The government has known for several years that community pharmacy dominates dispensing of ODTP medicines and that patients have been struggling to access these treatments because of cost. The Pharmaceutical Benefits Advisory Committee publicly acknowledged this reality in an outcome almost three years ago.

"I understand the concerns, but we really need to look at making reforms to this program on the basis of a comprehensive review of how it should work," said Ms Shakespeare.

"Because making changes that have been suggested by some of the stakeholder groups do not take into account that opiate dependency medications are not just distributed to people through community pharmacies at the moment. There are other delivery mechanisms and we need to consider fully the implications before we move away from a commonwealth funded medicine state and territory delivered program to make sure that we do not end up with unintended consequences."

Would any other patient group be expected to accept this defence?

It is exactly the same as saying cancer diagnosis and treatment is based on a complex set of arrangements involving federal, state and territory governments, as well as private providers, so any concern over patients being denied the basic protection of PBS co-payments and safety-net needs to be set aside while the government takes two years to find a solution.

Cancer patients would not be expected to simply accept such a discriminatory arrangement. Would cancer advocacy groups accept being told to sit, wait and hope for a positive outcome and in the meantime face monthly uncapped and unregulated prescription charges of over $200 for their PBS-listed treatment? Of course, cancer patients face their own challenges, but they are not denied something every other Australian takes for granted and they would not be expected to simply accept it while the government takes two years to contemplate a solution.

In fairness to the officials, what other defence is possible given the apparent absence of a commitment for change? It was a buying time defence.

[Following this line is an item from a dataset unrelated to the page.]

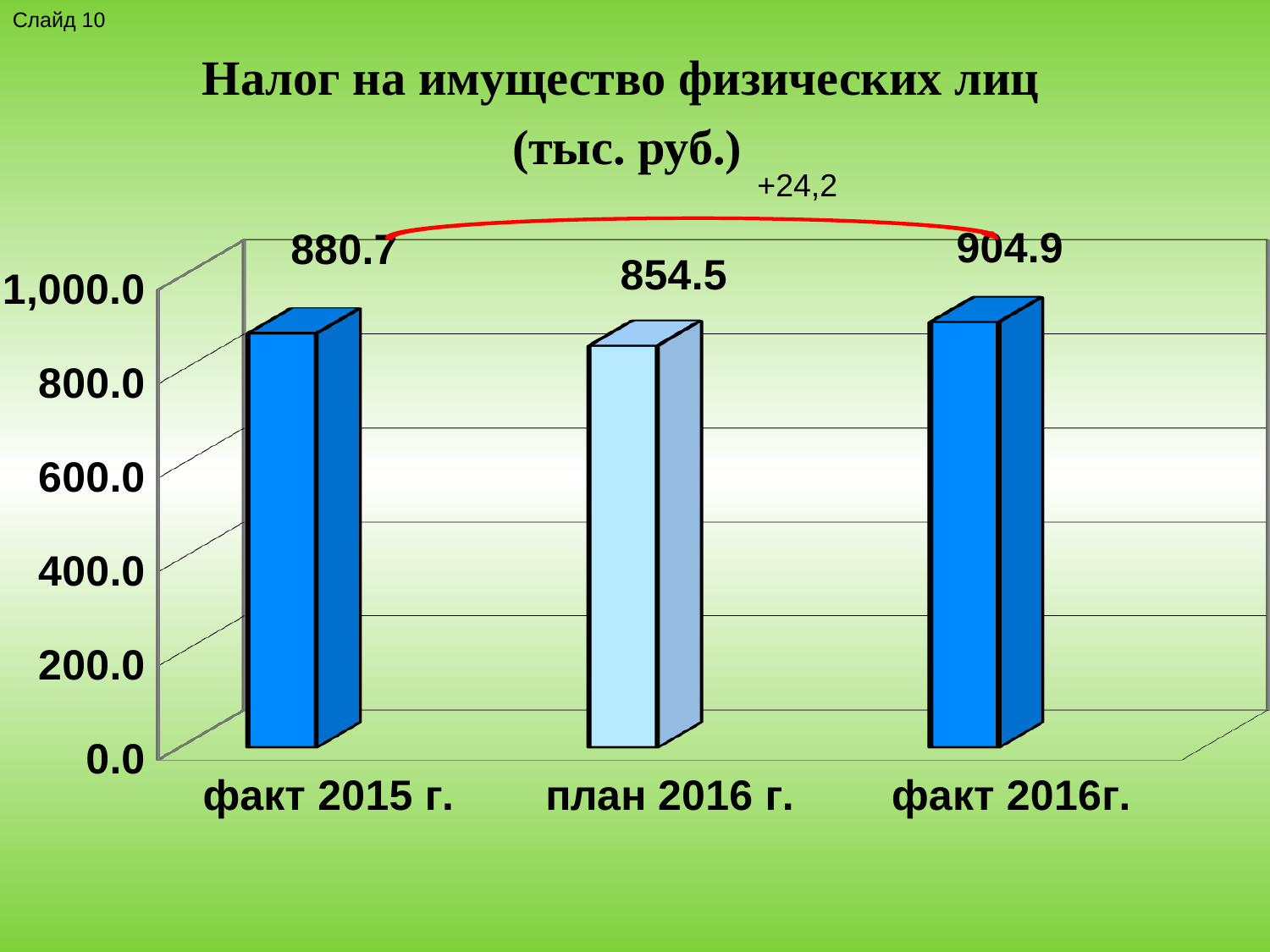
What is the title of the chart? Налог на имущество физических лиц (тыс. руб.) What is the value for план 2016 г.? 854.5 What is the value for факт 2016г.? 904.9 Which is larger, факт 2016г. or план 2016 г.? факт 2016г. Is the value for план 2016 г. greater or less than 800.0? greater Which category has the highest value? факт 2016г. What kind of chart is shown on the slide? bar chart What is the difference between факт 2016г. and факт 2015 г.? 24.2 What is the value for факт 2015 г.? 880.7 Which category has the lowest value? план 2016 г. How many categories are shown on the chart? 3 What is the difference between факт 2015 г. and план 2016 г.? 26.2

This entire situation is also the clearest evidence anyone needs of why advocacy is so important. The health system appears simply unresponsive in the absence of advocacy.

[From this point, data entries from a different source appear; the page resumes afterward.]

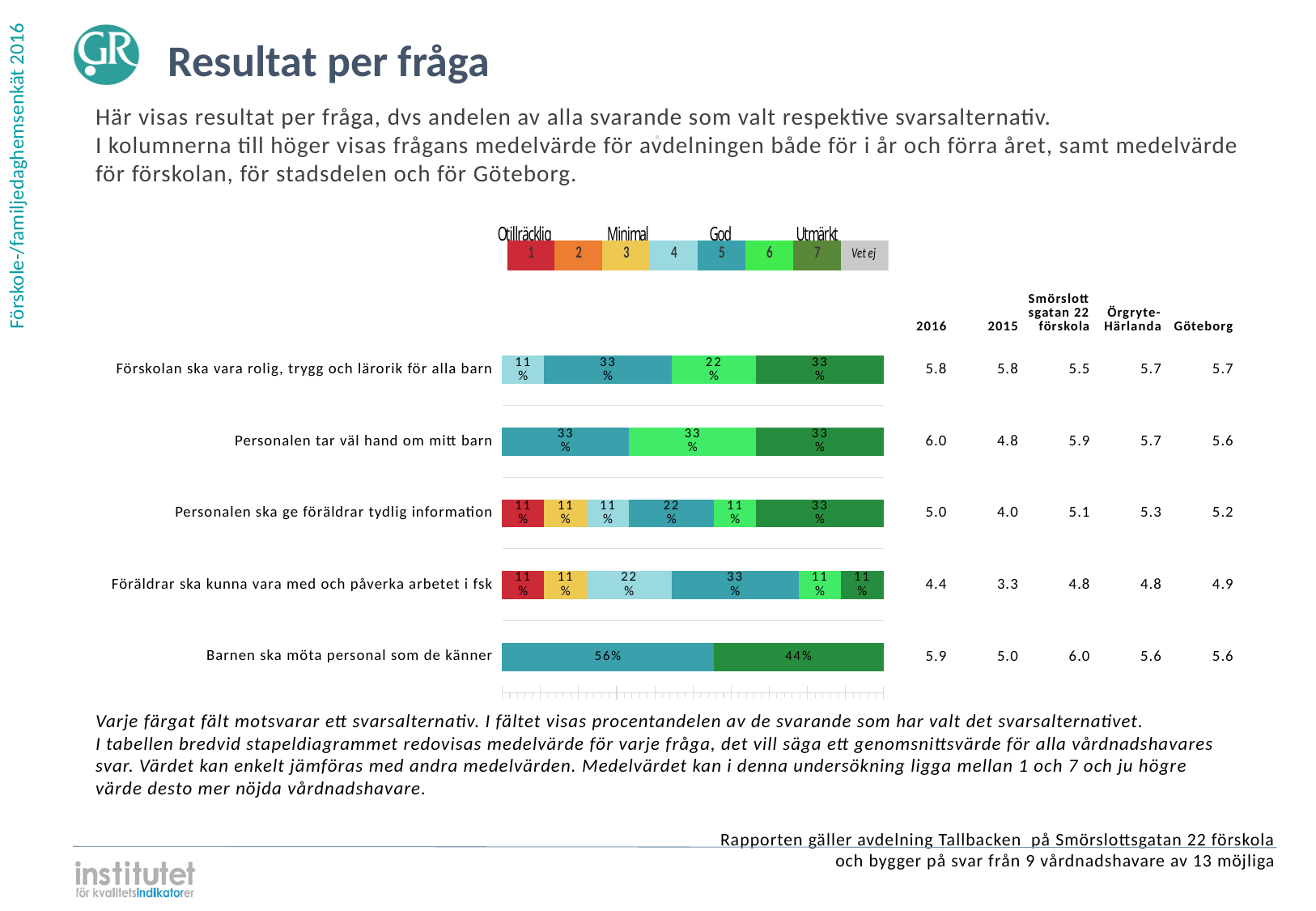
For 'Föräldrar ska kunna vara med och påverka arbetet i fsk', which is larger: the share for answer 5 or the share for answer 7? Answer 5 What percentage chose answer 7 for 'Personalen ska ge föräldrar tydlig information'? 33% Which question has the largest share of respondents choosing answer 5? Barnen ska möta personal som de känner What is the difference in percentage points between the answer 5 share and the answer 7 share for 'Barnen ska möta personal som de känner'? 12 What percentage chose answer 4 for 'Föräldrar ska kunna vara med och påverka arbetet i fsk'? 22% What percentage of respondents chose answer 5 for 'Barnen ska möta personal som de känner'? 56% Which question has the lowest 2015 mean value in the table? Föräldrar ska kunna vara med och påverka arbetet i fsk How many questions (categories) are shown in the bar chart? 5 What kind of chart is used to show the results per question? Stacked bar chart How many entries does the legend above the chart list? 8 What is the 2016 mean value for 'Personalen tar väl hand om mitt barn'? 6.0 What percentage of respondents chose answer 7 for 'Barnen ska möta personal som de känner'? 44%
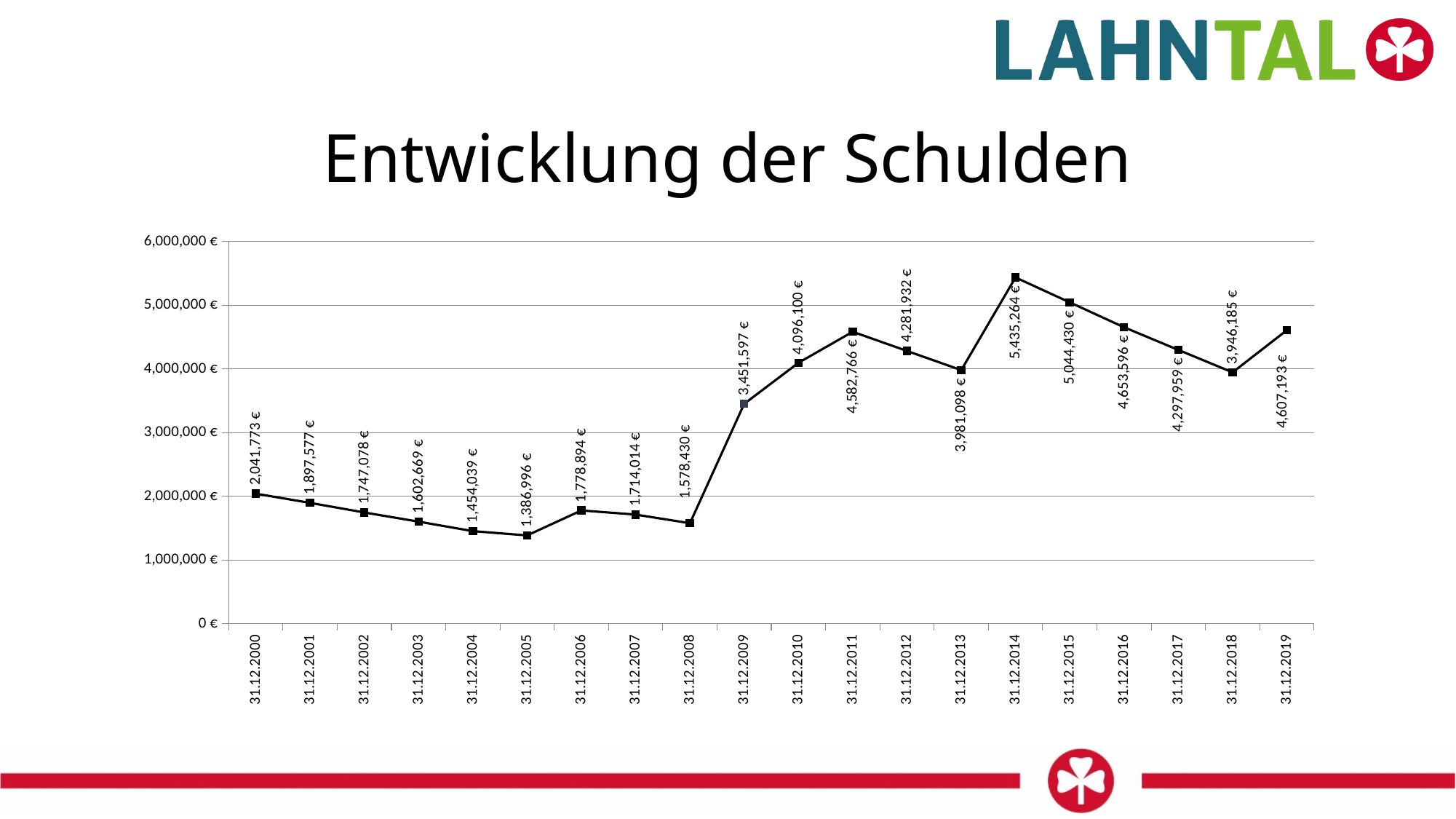
What is the difference between the values for 31.12.2009 and 31.12.2008? 1,873,167 € What type of chart is shown on the slide? line chart What is the difference between the values for 31.12.2014 and 31.12.2013? 1,454,166 € Which date has the highest value? 31.12.2014 What is the title of the chart? Entwicklung der Schulden How many data points are plotted on the chart? 20 Which is larger, the value for 31.12.2016 or the value for 31.12.2012? 31.12.2016 What is the value for 31.12.2009? 3,451,597 € Which date has the lowest value? 31.12.2005 What is the value for 31.12.2019? 4,607,193 € What is the value for 31.12.2000? 2,041,773 € Is the value for 31.12.2008 greater or less than 2,000,000 €? less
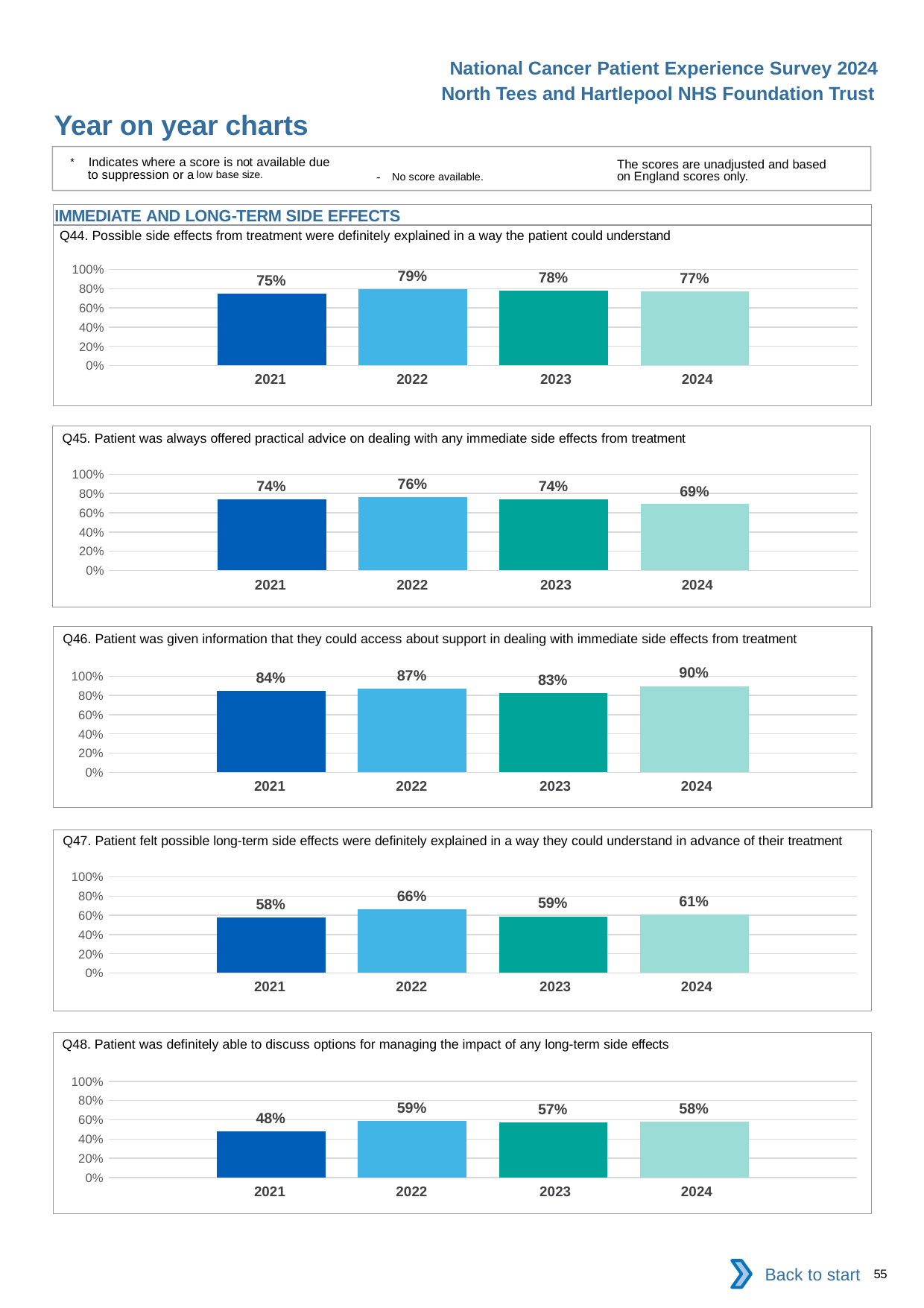
In the Q48 chart, is the value for 2021 greater or less than 60%? less In the Q48 chart, what is the value for 2021? 48% What kind of chart is the Q46 chart? bar chart In the Q45 chart, which is larger, the value for 2022 or the value for 2024? 2022 How many years are shown in the Q44 chart? 4 In the Q44 chart, what is the value for 2022? 79% In the Q46 chart, which year has the highest value? 2024 In the Q45 chart, which year has the lowest value? 2024 In the Q46 chart, what is the difference between the 2024 and 2023 values? 7% In the Q47 chart, what is the value for 2024? 61% In the Q47 chart, what is the difference between the 2022 and 2021 values? 8% How many charts are shown on the slide? 5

The ODTP arrangements have been in place for several decades. They have not even been legally enforced for many years, if at all, with the failure to lodge a legislative instrument.

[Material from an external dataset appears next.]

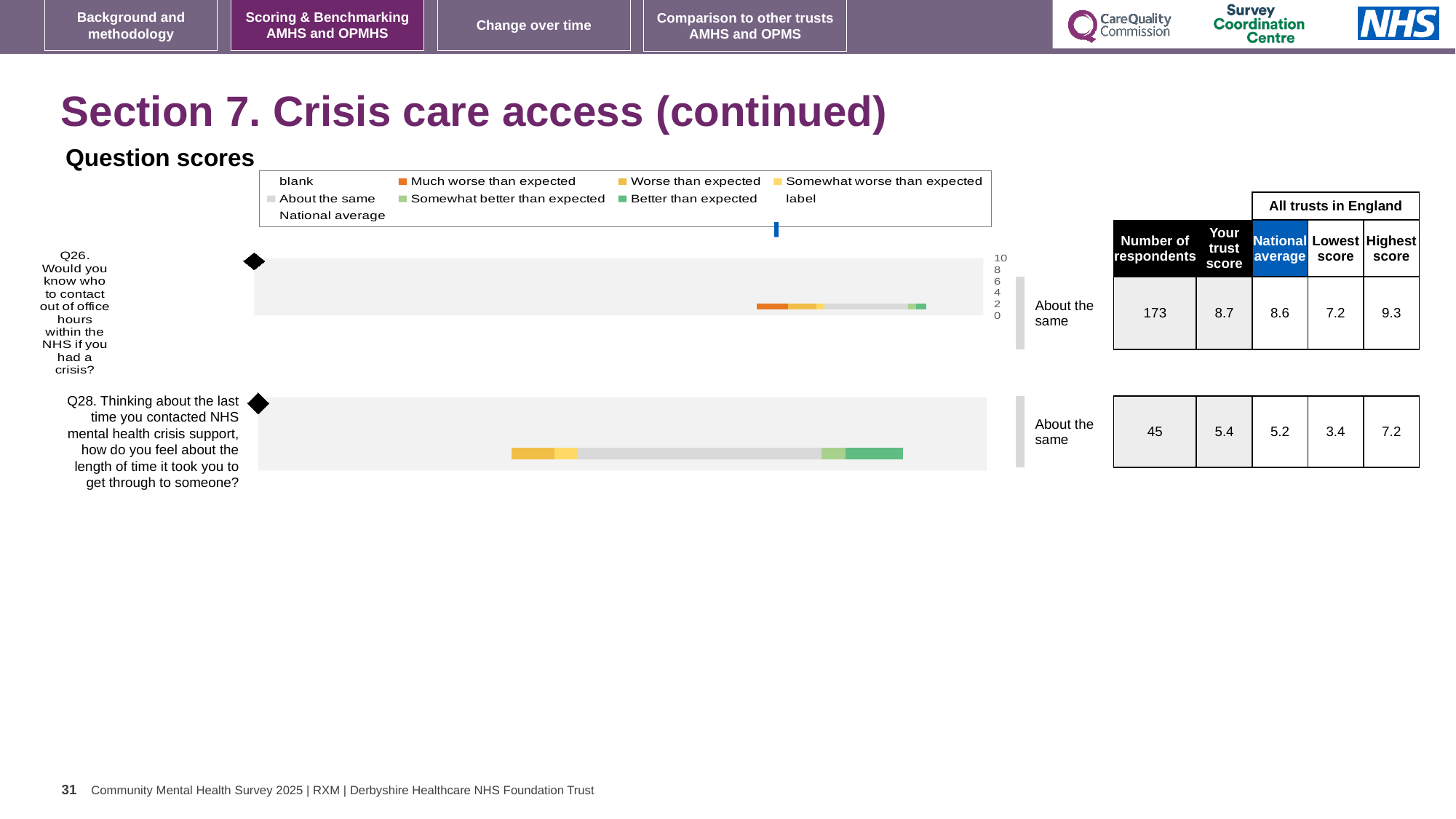
What is the trust score for Q26 (knowing who to contact out of office hours in a crisis)? 8.7 Which is larger for Q26: the trust score or the national average? trust score What is the national average score for Q26? 8.6 Which question has the higher trust score, Q26 or Q28? Q26 What is the highest tick value shown on the score axis of the chart? 10 What kind of chart is used to show the question scores on this slide? bar chart What is the difference between the trust score and the national average for Q26? 0.1 How many respondents answered Q28? 45 What benchmark category is shown next to the Q28 bar? About the same What is the difference between the highest score and the lowest score for Q28 across all trusts in England? 3.8 What is the trust score for Q28 (length of time to get through to crisis support)? 5.4 How many questions (Q26 and Q28) are plotted as bars on this slide? 2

It is hard not to draw the conclusion that the failure to properly administer this program, let alone make it work for patients, is related to the fact those impacted are amongst some of the most stigmatised and marginalised in Australia.

The deafening political silence of all but one senator might be the best indicator of this sad reality.

This group of patients has been given so little consideration over the years that when the issue was first raised at Senate Estimates, in October last year, Department of Health officials did not even know the details of the program they administer. Or, worse still, they did and pretended otherwise.

The recently announced post-market review is an inadequate response to these years of failure but does anyone really believe it would have happened in the absence of advocacy leading to scrutiny in the Senate?

Decision-making that reflects community expectation requires actual advocacy - not compromised government-funded 'consultation' and advocacy, but actual advocacy targeting elected politicians. 

In the absence of advocacy and scrutiny, the current arrangements for people trying to recover from opiate dependence would have almost certainly continued unscrutinised, possibly even without a legislative instrument with all the related consequences for patients, including preventable deaths. 

Governments and their officials often complain about stakeholders advocating for change. Sometimes they even vituperate groups in response to their advocacy. Yet surely the situation with the ODTP is evidence of why advocacy is so important because, in many cases, it is the only way to achieve change or at least the hope of change.